Bob and Doug’s excellent journey.

Two NASA astronauts, Robert L. Behnken and Douglas G. Hurley, lifted off from the Kennedy Space Center in Florida. It was the first time that people headed to orbit in an American rocket launching from the United States since the previous space shuttle mission, in 2011.

More remarkable was the rocket and the capsule, which was designed and operated not by NASA but by a private company: Elon Musk’s SpaceX. Mr. Behnken and Mr. Hurley named the capsule Endeavour, a tip of the hat to the former space shuttle the astronauts first traveled to space aboard.

The next day, the Dragon capsule docked at the space station.

“As you are performing your inventory, please collect all your food and water bottle trash,” Anna Menon, a SpaceX mission controller in Hawthorne, Calif., reminded the two men before they exited their spacecraft.

Mr. Hurley and Mr. Behnken returned to Earth in August, and four more astronauts are scheduled to head to orbit this month in the next Crew Dragon flight.

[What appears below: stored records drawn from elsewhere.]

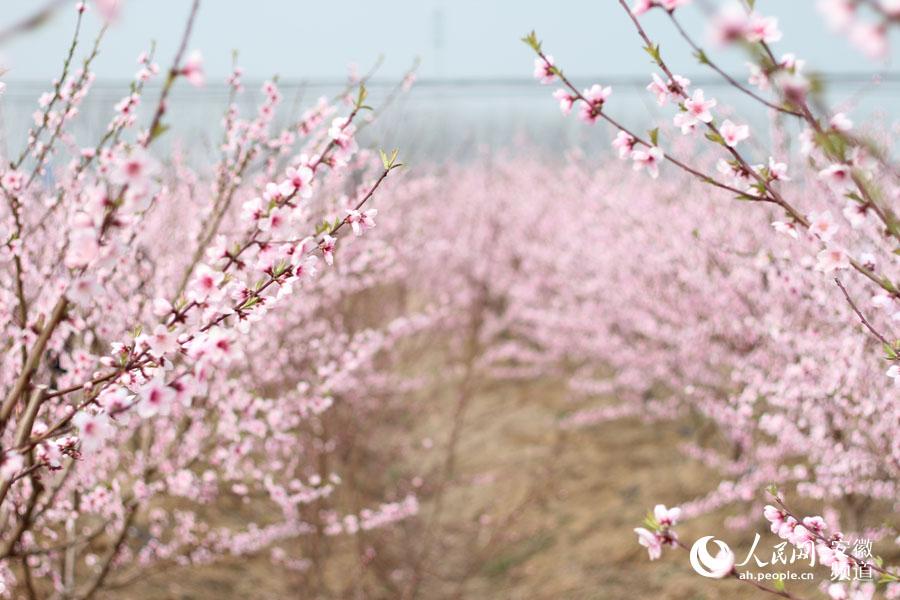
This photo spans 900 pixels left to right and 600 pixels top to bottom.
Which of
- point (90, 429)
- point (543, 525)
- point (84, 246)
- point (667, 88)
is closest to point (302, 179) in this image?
point (84, 246)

By choosing a commercial provider, NASA hopes to save money and spur development of new space businesses, as SpaceX can also sell seats on its Dragon capsule to non-NASA customers. (NASA has also selected another private company, Boeing, whose capsule’s first flight with passengers has been delayed, likely until next year).

”This is really just the beginning,” Gwynne Shotwell, SpaceX’s president, said after the successful splashdown. “We are starting the journey of bringing people regularly to and from low Earth orbit and onto the moon and then ultimately onto Mars.”